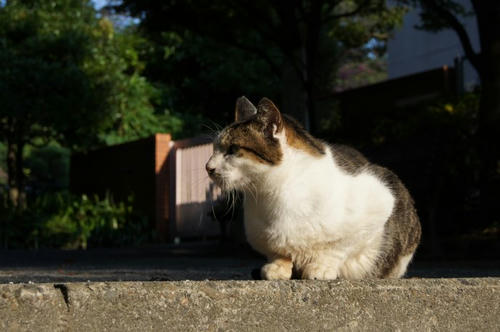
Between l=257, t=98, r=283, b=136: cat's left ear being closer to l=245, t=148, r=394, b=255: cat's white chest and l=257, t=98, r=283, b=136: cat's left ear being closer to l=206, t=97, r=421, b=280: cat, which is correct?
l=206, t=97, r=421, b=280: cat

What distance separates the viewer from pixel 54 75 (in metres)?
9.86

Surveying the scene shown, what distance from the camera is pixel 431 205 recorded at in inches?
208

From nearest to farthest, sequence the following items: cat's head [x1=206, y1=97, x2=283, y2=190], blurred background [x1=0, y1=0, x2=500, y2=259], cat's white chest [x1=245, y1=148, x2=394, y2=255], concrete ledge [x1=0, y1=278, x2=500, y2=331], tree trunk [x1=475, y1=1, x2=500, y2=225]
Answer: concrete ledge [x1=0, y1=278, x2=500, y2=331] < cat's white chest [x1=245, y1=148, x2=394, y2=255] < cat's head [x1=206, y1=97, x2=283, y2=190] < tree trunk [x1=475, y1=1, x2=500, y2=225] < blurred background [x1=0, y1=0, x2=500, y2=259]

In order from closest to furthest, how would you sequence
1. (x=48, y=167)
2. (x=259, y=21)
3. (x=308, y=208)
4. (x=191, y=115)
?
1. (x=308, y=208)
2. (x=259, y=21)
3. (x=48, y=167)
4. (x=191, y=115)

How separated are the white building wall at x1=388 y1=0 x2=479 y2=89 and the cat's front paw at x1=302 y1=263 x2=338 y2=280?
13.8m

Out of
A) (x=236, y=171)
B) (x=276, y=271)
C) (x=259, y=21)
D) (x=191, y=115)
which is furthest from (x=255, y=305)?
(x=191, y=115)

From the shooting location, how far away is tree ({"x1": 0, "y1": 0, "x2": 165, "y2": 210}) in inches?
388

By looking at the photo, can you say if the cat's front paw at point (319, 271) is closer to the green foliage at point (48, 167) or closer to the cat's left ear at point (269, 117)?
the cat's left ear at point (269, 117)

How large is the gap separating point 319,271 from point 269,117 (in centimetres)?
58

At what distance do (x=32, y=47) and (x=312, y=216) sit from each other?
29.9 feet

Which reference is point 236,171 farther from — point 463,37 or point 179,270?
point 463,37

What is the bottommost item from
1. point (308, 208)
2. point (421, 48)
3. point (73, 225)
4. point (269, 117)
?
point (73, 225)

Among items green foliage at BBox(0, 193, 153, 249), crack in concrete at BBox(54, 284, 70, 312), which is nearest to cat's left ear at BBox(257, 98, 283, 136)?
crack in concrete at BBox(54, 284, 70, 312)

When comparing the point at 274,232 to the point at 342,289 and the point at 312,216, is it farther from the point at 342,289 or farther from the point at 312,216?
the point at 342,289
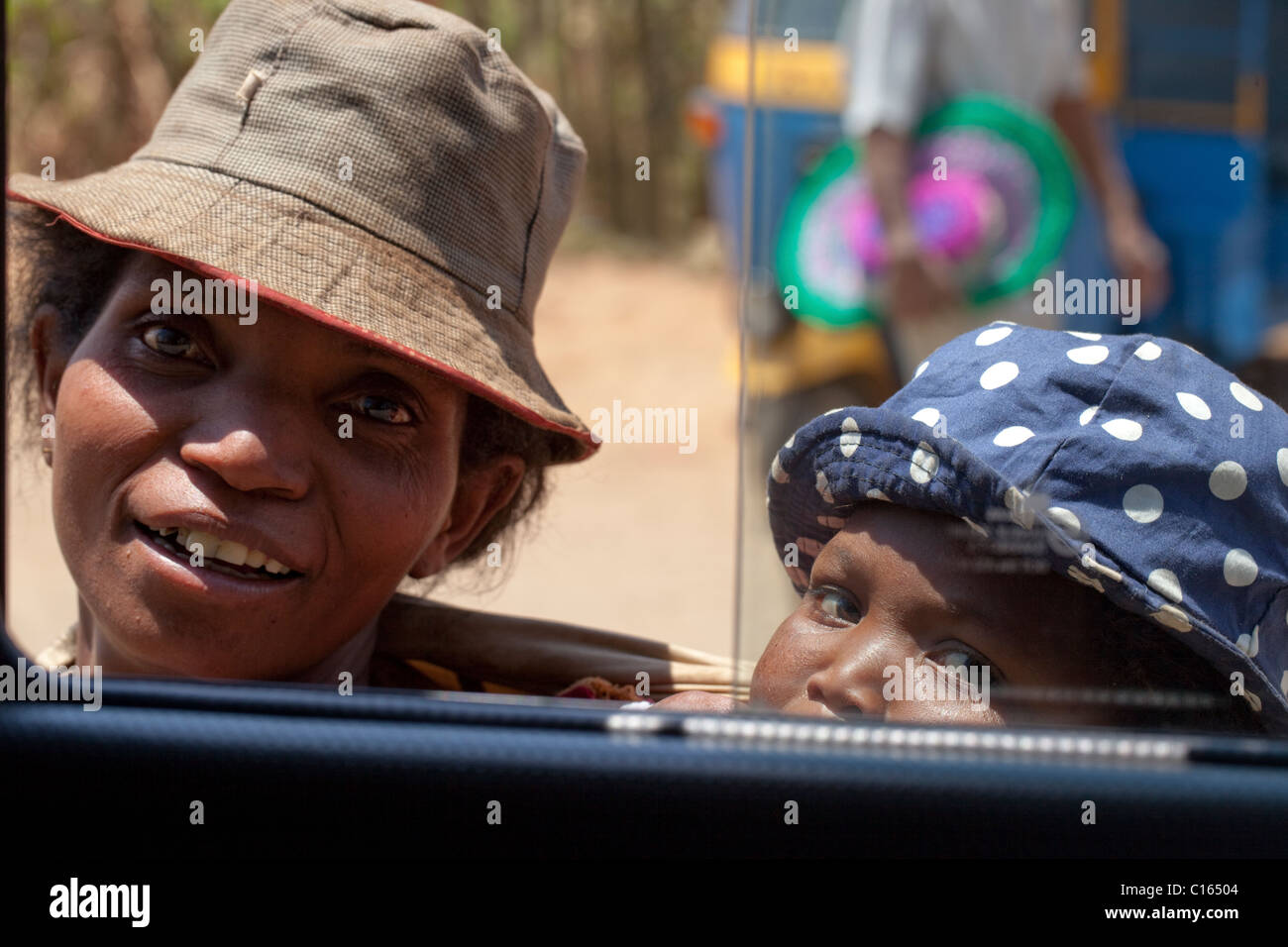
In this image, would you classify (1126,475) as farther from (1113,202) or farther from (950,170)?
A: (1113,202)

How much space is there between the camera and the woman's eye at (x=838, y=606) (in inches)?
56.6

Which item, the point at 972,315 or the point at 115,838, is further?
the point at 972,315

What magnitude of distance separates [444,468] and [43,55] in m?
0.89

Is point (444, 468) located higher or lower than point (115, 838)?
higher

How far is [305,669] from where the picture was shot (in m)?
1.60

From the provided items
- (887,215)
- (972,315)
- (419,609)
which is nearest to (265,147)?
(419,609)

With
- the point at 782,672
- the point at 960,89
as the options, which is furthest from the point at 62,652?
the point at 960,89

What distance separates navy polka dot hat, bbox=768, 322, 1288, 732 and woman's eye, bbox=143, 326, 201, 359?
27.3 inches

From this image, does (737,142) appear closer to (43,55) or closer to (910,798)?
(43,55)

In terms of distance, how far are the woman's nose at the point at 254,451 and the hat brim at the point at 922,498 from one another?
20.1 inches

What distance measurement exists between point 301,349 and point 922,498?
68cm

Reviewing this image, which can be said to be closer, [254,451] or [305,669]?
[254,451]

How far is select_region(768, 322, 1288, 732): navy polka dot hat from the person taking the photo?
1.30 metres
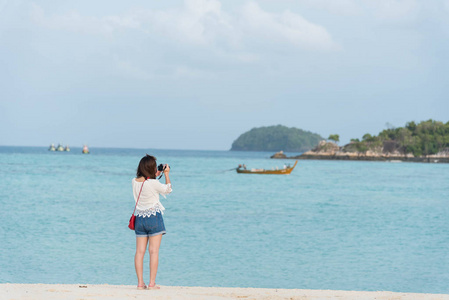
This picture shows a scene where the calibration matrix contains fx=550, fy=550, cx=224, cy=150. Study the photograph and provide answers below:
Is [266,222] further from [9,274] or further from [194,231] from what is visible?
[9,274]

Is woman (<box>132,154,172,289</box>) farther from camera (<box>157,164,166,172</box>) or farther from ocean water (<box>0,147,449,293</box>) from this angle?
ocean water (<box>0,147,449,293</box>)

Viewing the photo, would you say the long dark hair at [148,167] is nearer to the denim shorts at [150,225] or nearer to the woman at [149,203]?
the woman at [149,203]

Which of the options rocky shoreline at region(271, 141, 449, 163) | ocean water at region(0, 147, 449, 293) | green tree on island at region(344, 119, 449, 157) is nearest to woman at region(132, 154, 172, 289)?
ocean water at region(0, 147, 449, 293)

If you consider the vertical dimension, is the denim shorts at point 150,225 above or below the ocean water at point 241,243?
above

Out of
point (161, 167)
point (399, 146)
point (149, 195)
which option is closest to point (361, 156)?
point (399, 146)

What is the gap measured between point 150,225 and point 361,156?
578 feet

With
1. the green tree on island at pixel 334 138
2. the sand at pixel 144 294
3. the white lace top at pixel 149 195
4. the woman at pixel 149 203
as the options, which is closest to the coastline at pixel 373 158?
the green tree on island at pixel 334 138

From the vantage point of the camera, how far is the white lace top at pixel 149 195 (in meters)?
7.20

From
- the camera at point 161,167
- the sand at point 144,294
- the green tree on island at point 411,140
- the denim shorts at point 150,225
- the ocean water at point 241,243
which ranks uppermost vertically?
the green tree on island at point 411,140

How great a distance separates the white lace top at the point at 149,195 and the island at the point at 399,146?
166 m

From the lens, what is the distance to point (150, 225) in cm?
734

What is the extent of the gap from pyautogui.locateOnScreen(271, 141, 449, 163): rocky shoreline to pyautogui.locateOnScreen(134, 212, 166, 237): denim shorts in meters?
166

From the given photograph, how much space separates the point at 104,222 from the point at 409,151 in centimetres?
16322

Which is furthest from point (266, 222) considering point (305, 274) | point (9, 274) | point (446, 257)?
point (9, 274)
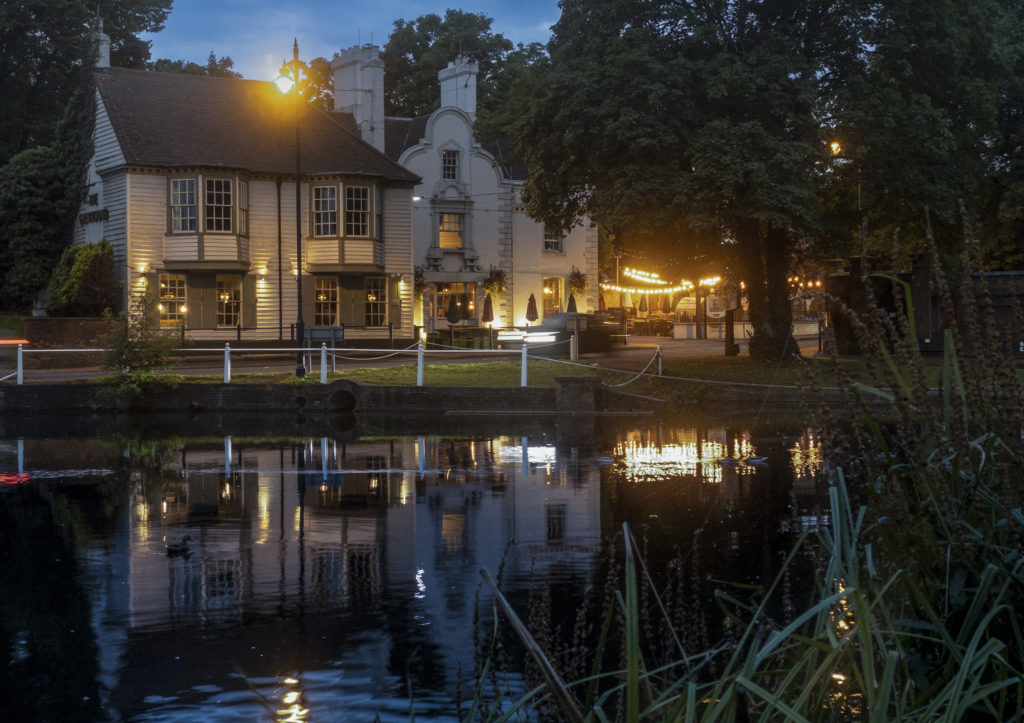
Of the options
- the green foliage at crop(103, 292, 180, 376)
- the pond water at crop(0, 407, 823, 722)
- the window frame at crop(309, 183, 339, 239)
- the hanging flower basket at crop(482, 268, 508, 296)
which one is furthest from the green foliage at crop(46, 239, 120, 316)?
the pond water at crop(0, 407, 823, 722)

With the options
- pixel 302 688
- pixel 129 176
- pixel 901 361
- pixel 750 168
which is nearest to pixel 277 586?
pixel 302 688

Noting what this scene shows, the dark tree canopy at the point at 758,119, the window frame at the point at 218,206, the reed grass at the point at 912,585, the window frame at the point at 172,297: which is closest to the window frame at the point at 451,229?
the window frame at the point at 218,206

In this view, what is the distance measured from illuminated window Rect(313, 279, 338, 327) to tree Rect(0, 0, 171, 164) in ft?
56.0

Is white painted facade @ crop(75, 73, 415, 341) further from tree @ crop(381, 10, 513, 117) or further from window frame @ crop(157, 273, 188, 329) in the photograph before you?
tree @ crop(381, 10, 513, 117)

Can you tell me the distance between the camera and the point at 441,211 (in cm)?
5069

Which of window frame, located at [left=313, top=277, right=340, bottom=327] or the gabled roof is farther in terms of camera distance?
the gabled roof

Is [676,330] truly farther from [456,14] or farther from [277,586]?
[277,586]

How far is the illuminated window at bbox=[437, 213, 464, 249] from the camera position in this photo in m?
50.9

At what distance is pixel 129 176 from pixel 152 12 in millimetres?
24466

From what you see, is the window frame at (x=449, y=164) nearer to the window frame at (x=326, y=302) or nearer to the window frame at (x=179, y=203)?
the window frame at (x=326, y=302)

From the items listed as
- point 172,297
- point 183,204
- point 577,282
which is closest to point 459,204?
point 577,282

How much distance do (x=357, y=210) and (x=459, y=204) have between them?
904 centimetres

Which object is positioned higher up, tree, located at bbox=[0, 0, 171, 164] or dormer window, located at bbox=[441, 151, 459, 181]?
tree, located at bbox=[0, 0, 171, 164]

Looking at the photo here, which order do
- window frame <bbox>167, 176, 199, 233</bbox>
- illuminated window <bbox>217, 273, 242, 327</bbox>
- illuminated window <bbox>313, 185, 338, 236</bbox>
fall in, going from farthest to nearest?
- - - - - - -
→ Required task: Print the line containing "With the options" and every line after it to the end of the records above, exactly as written, and nothing else.

→ The completed task:
With the options
- pixel 302 688
- pixel 129 176
- pixel 901 361
- pixel 750 168
which is nearest to pixel 277 586?
pixel 302 688

Noting what this scene shows, the dark tree canopy at the point at 758,119, the window frame at the point at 218,206, the reed grass at the point at 912,585, the window frame at the point at 172,297: which is closest to the window frame at the point at 451,229?
the window frame at the point at 218,206

In this view, what is the distance measured from illuminated window Rect(313, 279, 338, 327) to tree Rect(0, 0, 171, 164) in ft?
56.0

Is white painted facade @ crop(75, 73, 415, 341) further from tree @ crop(381, 10, 513, 117) or further from window frame @ crop(157, 273, 188, 329) in the photograph before you?
tree @ crop(381, 10, 513, 117)

Can you tell me the distance between the camera and the point at 441,211 (in cm)?
5069

Which of window frame, located at [left=313, top=277, right=340, bottom=327] or the gabled roof is farther in terms of camera distance?
the gabled roof

Is [676,330] truly farther from [456,14] or farther from [277,586]?
[277,586]

How far is the illuminated window at bbox=[437, 213, 464, 249] from the camera position in this photo in m?
50.9

At what distance is pixel 129 176 from pixel 152 12 in millimetres?
24466

From what you see, is the window frame at (x=449, y=164) nearer to the window frame at (x=326, y=302) or nearer to the window frame at (x=179, y=203)?
the window frame at (x=326, y=302)

From the items listed as
- point 172,297
- point 183,204
- point 577,282
which is closest to point 459,204?
point 577,282

How much distance do (x=357, y=210) and (x=459, y=204) have between them?
904 centimetres

Which object is positioned higher up, tree, located at bbox=[0, 0, 171, 164] or dormer window, located at bbox=[441, 151, 459, 181]?
tree, located at bbox=[0, 0, 171, 164]

Looking at the photo here, which order do
- window frame <bbox>167, 176, 199, 233</bbox>
- illuminated window <bbox>217, 273, 242, 327</bbox>
- illuminated window <bbox>313, 185, 338, 236</bbox>
fall in, going from farthest to nearest?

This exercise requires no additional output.